The Daesh Takfiri terrorists have carried out a chemical attack on residential areas in northern Syria.
Sources in the northwestern city of Aleppo said on Tuesday that the terrorists fired rounds of mustard gas mortars on a government-controlled neighborhood earlier in the day. They said at least 20 people were wounded in the assault.
This was not the first time Daesh used chemicals in its attacks on Aleppo, the sources said, adding that many civilians have suffered from similar poisonous assaults over the past weeks.
Aleppo has become the scene of fierce clashes between foreign-backed militants and government forces over the past few months.
Daesh and other militants have a history of carrying out chemical attacks on civilians and government forces in Iraq and Syria.

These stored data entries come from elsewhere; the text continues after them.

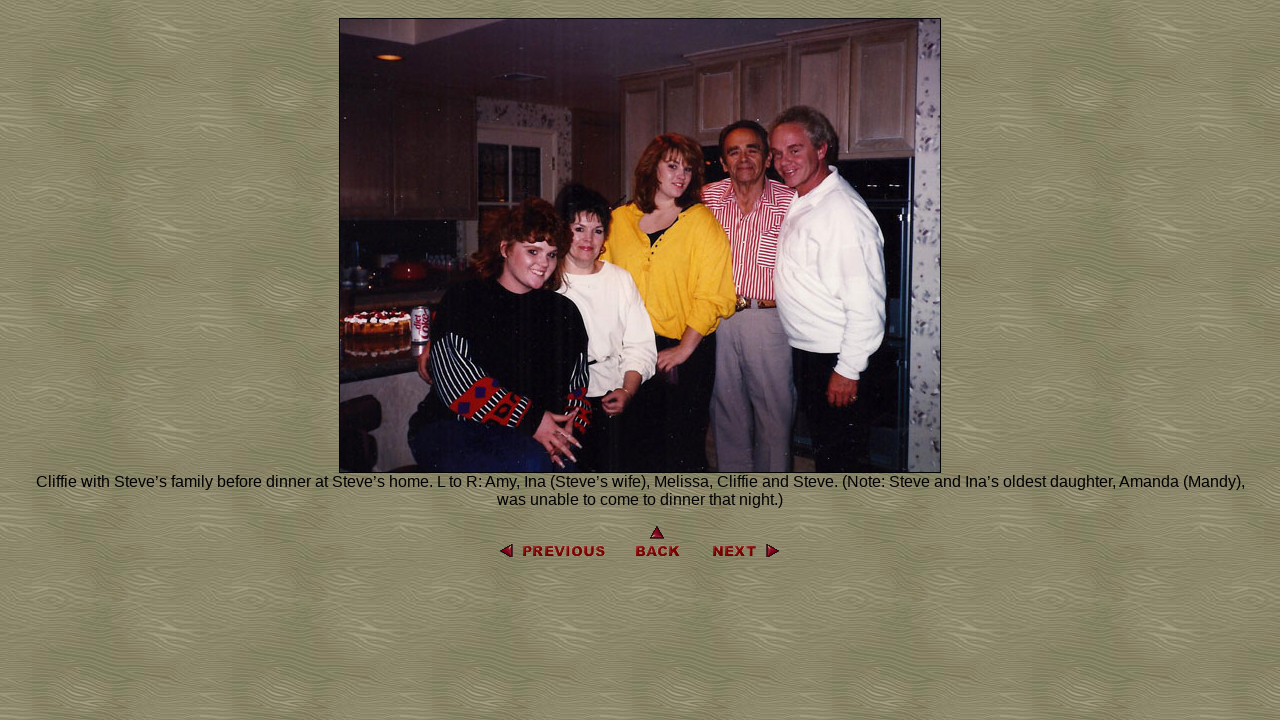

--- FILE ---
content_type: text/html
request_url: http://www.cliffiestone.com/Cliffie/archives/photo02_19.html
body_size: 1701
content:
<!--To put this html into an existing HTML document, you must copy the JavaScript and-->
<!--paste it in a specific location within the destination HTML document. You must then copy-->
<!--and paste the table in a different location.-->

<html>
<head>
<title>Cliffie's Archives - FAMILY</title>
<meta http-equiv="Content-Type" content="text/html; charset=iso-8859-1">
<meta name="description" content="Fireworks Splice HTML">
<!-- Fireworks 3.0  Dreamweaver 3.0 target.  Created Thu Nov 22 00:15:54 GMT-0600 (Central Standard Time) 2001 -->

On April 7, nearly two dozen people were killed and over 100 others injured in a chemical attack by Daesh against members of the Kurdish People’s Protection Units (YPG) in Aleppo.
The Daesh terrorists also used internationally-banned chemical weapons in their recent attack against civilians in a village in northern Iraq. At least 17 civilians, including women and children, suffered respiratory problems after Daesh shelled Osija village, located on the southern outskirts of Mosul. Iraqi officials said after initial inspection that shells used in the attack contained chlorine gas, a choking agent banned under the 1997 Chemical Weapons Convention.
According to a report by the Syrian-American Medical Society, Daesh has carried out more than 160 attacks involving “poisonous or asphyxiating agents, such as sarin, chlorine, and mustard gas” since the beginning of the conflict in Syria in 2011. Over 1,490 people have been killed in the chemical attacks.